Text for analysis:
Coming back to proper (digital) philology

For the last three or four months I have been engaging in proper critical text edition, of the sort that I haven’t done since I finished my Ph.D. thesis. Transcribing manuscripts, getting a collation, examining the collation to derive a critical text, and all. I haven’t had so much fun in ages.

The text in question is the same one that I worked on for the Ph.D. – the Chronicle of Matthew of Edessa. I have always intended to get back to it, but the realities of modern academic life simply don’t allow a green post-doc the leisure to spend several more years on a project just because it was too big for a Ph.D. thesis in the first place. Of course I didn’t abandon textual scholarship entirely – I transferred a lot of my thinking about how text traditions can be structured and modelled and analyzed to the work that became my actual post-doctoral project. But Matthew of Edessa had to be shelved throughout much of this, since I was being paid to do other things.

Even so, in the intervening time I have been pressed into service repeatedly as a sort of digital-edition advice columnist. I’m by no means the only person ever to have edited text using computational tools, and it took me a couple of years after my own forays into text edition to put it online in any form, but all the work I’ve done since 2007 on textual-criticism-related things has given me a reasonably good sense of what can be done digitally in theory and in practice, for someone who has a certain amount of computer skill as well as for someone who remains a bit intimidated by these ornery machines.

(Stored items)
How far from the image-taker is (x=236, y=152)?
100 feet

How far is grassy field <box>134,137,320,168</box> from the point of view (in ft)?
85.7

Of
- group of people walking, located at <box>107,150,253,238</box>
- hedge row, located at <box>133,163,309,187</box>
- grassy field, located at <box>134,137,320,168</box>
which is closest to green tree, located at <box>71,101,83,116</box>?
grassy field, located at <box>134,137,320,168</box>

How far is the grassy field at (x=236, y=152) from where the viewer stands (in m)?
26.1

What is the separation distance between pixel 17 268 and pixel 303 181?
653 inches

Activities:
a - In the essay on returning to digital philology, which text did the writer work on for the Ph.D.?
b - Rewrite the stretch of the essay on returning to digital philology from "Even so, in" through "these ornery machines.", substituting "consultant" for "advice columnist".
c - Pick up the essay on returning to digital philology after its last sentence and continue it.

Expected results:
a - The Chronicle of Matthew of Edessa.

b -
Even so, in the intervening time I have been pressed into service repeatedly as a sort of digital-edition consultant. I’m by no means the only person ever to have edited text using computational tools, and it took me a couple of years after my own forays into text edition to put it online in any form, but all the work I’ve done since 2007 on textual-criticism-related things has given me a reasonably good sense of what can be done digitally in theory and in practice, for someone who has a certain amount of computer skill as well as for someone who remains a bit intimidated by these ornery machines.

c -
Since the beginning of this year, I’ve had two reasons to finally take good old Matthew off the shelf and get back to what will be the long, slow work of producing an edition. The first is a rash commitment I made to contribute to a Festschrift in Armenian studies. I thought it might be nice to provide an edited version of the famous (if you’re a Byzantinist) letter purportedly written by the emperor Ioannes Tzimiskes to the Armenian king Ashot Bagratuni in the early 970s, preserved in Matthew’s Chronicle. The second is even better: I’ve been awarded a grant from the Swiss National Science Foundation to spend the next three years leading a small team not only to finish the edition, but also to develop the libraries, tools, and data models (including, of course, integration of ones already developed by others!) necessary to express the edition as digitally, accessibly, and sustainably as I can possibly dream of doing, and to offer it as a model for other digital work on medieval texts within Switzerland and, hopefully, beyond. I have been waiting six years for this moment, and I am delighted that it’s finally arrived.

The technology has moved on in those six years, though. When I worked on my Ph.D. I essentially wrote all my own tools to do the editing work, and there was very little focus on usability, generalizability, or sustainability. Now the landscape of digital tools for text critical edition is much more interesting, and one of my tasks has been to get to grips with all the things I can do now that I couldn’t practically do in 2007-9.

Over the next few weeks, as I prepare the article that I promised, I will use this blog to provide something of an update to what I published over the years on the topic of “how to make a digital edition”. I’m not going to explore here every last possibility, but I am going to talk about what tools I use, how I choose to use them, and how (if at all) I have to modify or supplement them in order to do the thing I am trying to do. With any luck this will be helpful to others who are starting out now with their own critical editions, no matter their comfort with computers. I’ll try to provide a sense of what is easy, what has a good user interface, what is well-designed for data accessibility or sustainability. And of course I’d be very happy to have discussion from others who have walked similar roads, to say what has worked for them.